Découverte de l'oeuvre de Fred Deux et de celle de Cécile Reims à la Halle Saint Pierre. Une exposition qui permet d'avoir une vision d'ensemble d'une vie d'artiste, un cheminement dans leurs oeuvres artistiques respectives. On part des années 59-60 jusqu'à nos jours ce qui permet de suivre les chemins où ils ont pu s'arrêter.
Cela commence avec de la couleur, des formes et un rendu mythologique et puis ce tableau du voyage de Jonas, on est déjà en partance, car c'est quand même de voyages dont il nous parle, des voyages qui nous emmènes dans la Grèce antique avec Ulysse, des voyages qui nous emmènes sur des rivages inexplorés, perdu dans la mémoire des souvenirs de Fred Deux et de sa capacité à créer des mondes, des cosmogonies presque. On se sent happer par cet univers en construction, en mouvement. Comme dirait Yves et je serai assez d'accord avec lui, on est dans l'univers du rêve, de cet état qui prévaut lorsque la maîtrise des formes et de l'essence se perd, s'évanouit pour se fondre en un magma créatif, un noyau où tout s'interpénètre, où la vision n'est qu'une et où tout devient lumière.

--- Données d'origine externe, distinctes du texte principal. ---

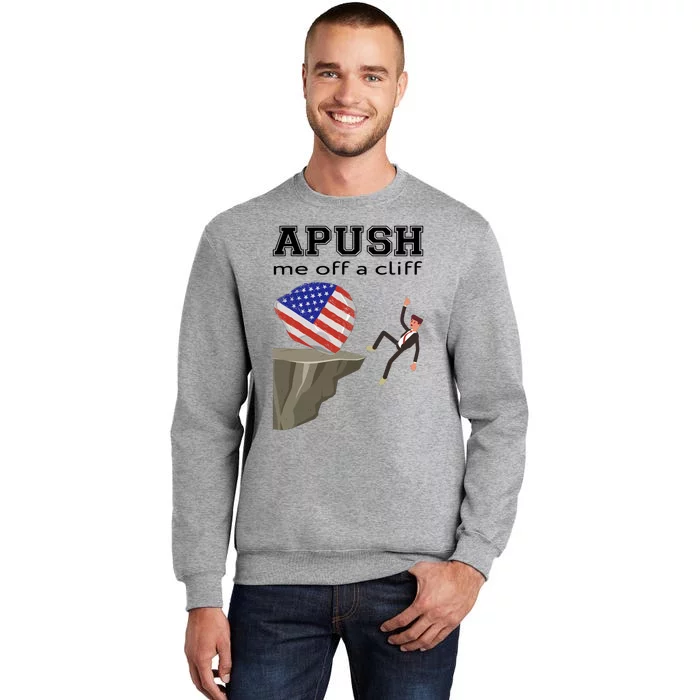 Apush Me Off A Cliff 2024 Ap Exam For Students Funny Trendy Tall Sweatshirt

Mais on n'oubliera pas cette phrase lu dans le voyage au fond de soi, de Cécile Reims : "Fred Deux me fit découvrir une autre voie : celle qui n'a pas de destination, un chemin âpre, périlleux où j'allais pouvoir mettre en pratique les paroles de Rabbi Nachman de Bratslav : "Ne demande pas ton chemin à qui le connaît, tu risquerais de ne pas t'égarer".
Il n'y a pas toujours de sens, de direction, la création suit ses propres lignes de forces, ses cheminements, ses hasards, ses arrêts aussi. C'est cette force qui permet également d'aller plus loin, de se découvrir et de découvrir d'autres univers, d'autres manière de voir et de toucher.
Une oeuvre protéiforme faites de patience et de découvertes, de mondes et de détails, de rencontres aussi telles celle de Cécile Reims et Hans Bellmer, de cet univers si particulier dont il est sorti des dessins, on peut les voir dans la petite salle à gauche, rencontre de deux artistes et un monde qui s'ouvre, l'amour, le sexe, la vie en représentation, j'aime tout particulièrement cet univers surréaliste qui est mis en scène cette manière de voir les choses sous un autre angle, l'appréhension de l'autre de l'intérieur, de cette manipulation/instrumentalisation du regard en quelque sorte.
Et puis, aussi, pour y revenir, cette oeuvre du début, plus réaliste illustration d'une oeuvre de Bunuel, montrant la vraie nature des gens, des choses, des bêtes. Ils sont assez sublimes ces dessins, on aimerait les avoir près de soi car ils font partie d'un autre monde presque palpable, presque fantastique mais si proche. Rentrez également dans l'oeuvre poétique.... avec ce poème recopié mais il y en a tant d'autres...
Les sourciers de l'abîme
"Si je disais de quels hommes
de quel abîme
de quelle source je parle
vous vous détourneriez de moi
Je deviens méconnaissable en ces traversées
dont je sors épuisé,
Encore inquiet de mes blessures
le temps de m'éloigner effacera la plaie
Encore lourde, belle comme la mort"
Ceci mérite bien évidemment que l'on s'y arrête plus en détail, que l'on fouille les arcanes de la mémoire, de leur mémoire et de leurs oeuvres que l'on se penche plus avant dans la découverte et le sens de leur travail mais déjà, allez vous rendre compte par vous même de ce travail, de cette force créatrice qui est là, en suspens aux Halles Saint Pierre., c'est une belle rétrospective...
En complément, lisez si le coeur vous en dit ce qu'en pense Frédéric-Charles Baitinger ou La Peau de l'Ours .... cela devrait plaire à Lunettes Rouges également... et bien entendu le site de l'exposition aux Halles saint Pierre.
C'est tous les jours de 10h à 18h jusqu'au 8 mars 2009.